Yes, it's amazing what the angry flailings around in graphics wars old and new can incite ;)

Incidentally, I'm drafting up a potential NeoGAF thread OP right now, in which I'm planning on explaining why people saying "more rendering resolution after <such-and-such> distance isn't noticeable" are usually completely wrong. It's probably stupid console war garbage when all's said and done, but the electrical engineer in me cares too much about understanding of sampling frequencies and such.

Uberfoop - forgive me as I flail in possible ignorance, but isn't an alternative to what you just described physically based rendering? Am I right in thinking that

"Physically-based" does not describe any particular set of shading techniques. It just means that you're using the real-world characteristics of light as a basis for how aspects of your shading model work. How precisely real-world physics get applied (i.e. if you get reflections by literally accounting for multiple bounces of light rays) is another matter.
That said, screen-space reflections are maybe more likely to show up with "physically-based" models than real-time reflection maps are, since you can more easily justify screen-space reflections on the basis of light-bouncing behaviour. From the perspective of physics, rendering the image from another angle and pasting it on a surface is a bit of a hack (even though it's often more expensive and can give results that are more accurate).
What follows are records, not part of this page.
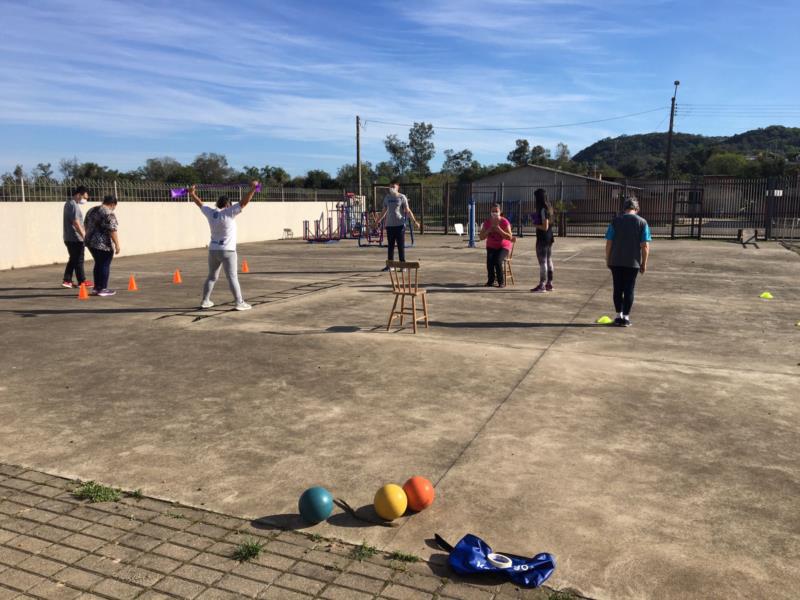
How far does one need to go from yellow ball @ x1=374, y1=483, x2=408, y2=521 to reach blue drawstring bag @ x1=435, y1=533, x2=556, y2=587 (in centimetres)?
45

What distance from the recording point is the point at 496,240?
12078mm

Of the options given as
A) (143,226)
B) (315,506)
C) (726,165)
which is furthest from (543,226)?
(726,165)

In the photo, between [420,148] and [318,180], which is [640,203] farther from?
[420,148]

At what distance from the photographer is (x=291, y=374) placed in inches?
255

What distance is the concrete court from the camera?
3.45 metres

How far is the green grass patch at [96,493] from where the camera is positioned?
384cm

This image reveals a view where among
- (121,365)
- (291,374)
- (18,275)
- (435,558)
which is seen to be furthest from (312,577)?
(18,275)

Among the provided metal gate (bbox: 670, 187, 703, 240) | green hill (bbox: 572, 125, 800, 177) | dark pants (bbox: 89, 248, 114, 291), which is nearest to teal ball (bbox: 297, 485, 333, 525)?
dark pants (bbox: 89, 248, 114, 291)

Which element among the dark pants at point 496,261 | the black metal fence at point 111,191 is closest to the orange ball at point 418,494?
the dark pants at point 496,261

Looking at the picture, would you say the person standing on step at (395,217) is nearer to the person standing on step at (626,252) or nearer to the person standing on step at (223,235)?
the person standing on step at (223,235)

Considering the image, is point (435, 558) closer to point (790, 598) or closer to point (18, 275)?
point (790, 598)

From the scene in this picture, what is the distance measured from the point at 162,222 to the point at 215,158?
6978cm

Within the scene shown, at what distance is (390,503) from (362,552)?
0.32 m

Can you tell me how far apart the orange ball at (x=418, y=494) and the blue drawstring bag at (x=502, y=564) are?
0.48m
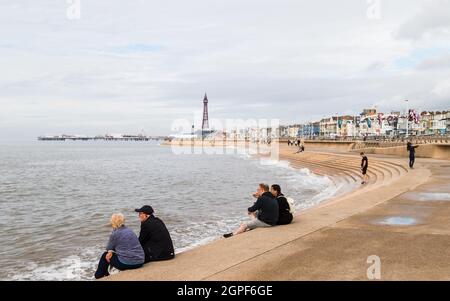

So... what's the big deal with physically-based rendering? Smoothness of game development, mostly. When you're basing things on realistic models rather than on what "just looks right", you can get predictable results by setting up materials with realistic properties.
With a non-physically-based approach, you might do some funny business with a potato pixel-shader that makes potatos look very realistic under your game's noon-day sun... but then the character picks up a potato, walks inside, and suddenly the stupid thing is shining like some sort of messed-up eggplant. Regardless of how precisely your game approximates reality in the results, inaccuracies in the model relative to real-world behaviour make things less predictable. Generating new content can be more work, and you might have to tweak things more later on.